#### Task input ####

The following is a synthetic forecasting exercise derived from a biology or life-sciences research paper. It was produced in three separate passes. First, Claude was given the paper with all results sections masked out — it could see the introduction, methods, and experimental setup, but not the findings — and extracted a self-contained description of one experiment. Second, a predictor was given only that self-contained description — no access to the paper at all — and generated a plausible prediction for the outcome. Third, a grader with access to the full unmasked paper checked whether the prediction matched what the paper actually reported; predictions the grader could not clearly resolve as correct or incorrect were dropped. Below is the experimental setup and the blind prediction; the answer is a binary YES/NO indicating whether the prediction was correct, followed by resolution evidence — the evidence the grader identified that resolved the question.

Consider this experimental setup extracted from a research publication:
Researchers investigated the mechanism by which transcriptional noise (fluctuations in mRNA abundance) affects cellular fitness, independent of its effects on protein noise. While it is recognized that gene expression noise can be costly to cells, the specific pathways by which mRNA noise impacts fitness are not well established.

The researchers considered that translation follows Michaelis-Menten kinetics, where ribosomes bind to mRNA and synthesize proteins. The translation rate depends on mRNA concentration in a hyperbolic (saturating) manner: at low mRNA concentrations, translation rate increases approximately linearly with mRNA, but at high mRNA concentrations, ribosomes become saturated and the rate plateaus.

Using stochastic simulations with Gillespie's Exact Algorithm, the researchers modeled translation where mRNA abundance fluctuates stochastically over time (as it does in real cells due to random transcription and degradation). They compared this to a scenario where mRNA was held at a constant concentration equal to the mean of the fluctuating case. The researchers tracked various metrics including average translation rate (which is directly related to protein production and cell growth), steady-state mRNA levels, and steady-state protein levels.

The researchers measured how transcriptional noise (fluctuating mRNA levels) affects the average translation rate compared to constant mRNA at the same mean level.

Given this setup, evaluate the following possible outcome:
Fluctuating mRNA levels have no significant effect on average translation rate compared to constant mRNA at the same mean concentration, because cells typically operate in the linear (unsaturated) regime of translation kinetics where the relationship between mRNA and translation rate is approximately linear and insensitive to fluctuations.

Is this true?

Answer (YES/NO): NO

####

* [Exercise] Repeat every line of the data precisely.

* [Result of the exercise]
The following is a synthetic forecasting exercise derived from a biology or life-sciences research paper. It was produced in three separate passes. First, Claude was given the paper with all results sections masked out — it could see the introduction, methods, and experimental setup, but not the findings — and extracted a self-contained description of one experiment. Second, a predictor was given only that self-contained description — no access to the paper at all — and generated a plausible prediction for the outcome. Third, a grader with access to the full unmasked paper checked whether the prediction matched what the paper actually reported; predictions the grader could not clearly resolve as correct or incorrect were dropped. Below is the experimental setup and the blind prediction; the answer is a binary YES/NO indicating whether the prediction was correct, followed by resolution evidence — the evidence the grader identified that resolved the question.

Consider this experimental setup extracted from a research publication:
Researchers investigated the mechanism by which transcriptional noise (fluctuations in mRNA abundance) affects cellular fitness, independent of its effects on protein noise. While it is recognized that gene expression noise can be costly to cells, the specific pathways by which mRNA noise impacts fitness are not well established.

The researchers considered that translation follows Michaelis-Menten kinetics, where ribosomes bind to mRNA and synthesize proteins. The translation rate depends on mRNA concentration in a hyperbolic (saturating) manner: at low mRNA concentrations, translation rate increases approximately linearly with mRNA, but at high mRNA concentrations, ribosomes become saturated and the rate plateaus.

Using stochastic simulations with Gillespie's Exact Algorithm, the researchers modeled translation where mRNA abundance fluctuates stochastically over time (as it does in real cells due to random transcription and degradation). They compared this to a scenario where mRNA was held at a constant concentration equal to the mean of the fluctuating case. The researchers tracked various metrics including average translation rate (which is directly related to protein production and cell growth), steady-state mRNA levels, and steady-state protein levels.

The researchers measured how transcriptional noise (fluctuating mRNA levels) affects the average translation rate compared to constant mRNA at the same mean level.

Given this setup, evaluate the following possible outcome:
Fluctuating mRNA levels have no significant effect on average translation rate compared to constant mRNA at the same mean concentration, because cells typically operate in the linear (unsaturated) regime of translation kinetics where the relationship between mRNA and translation rate is approximately linear and insensitive to fluctuations.

Is this true?

Answer (YES/NO): NO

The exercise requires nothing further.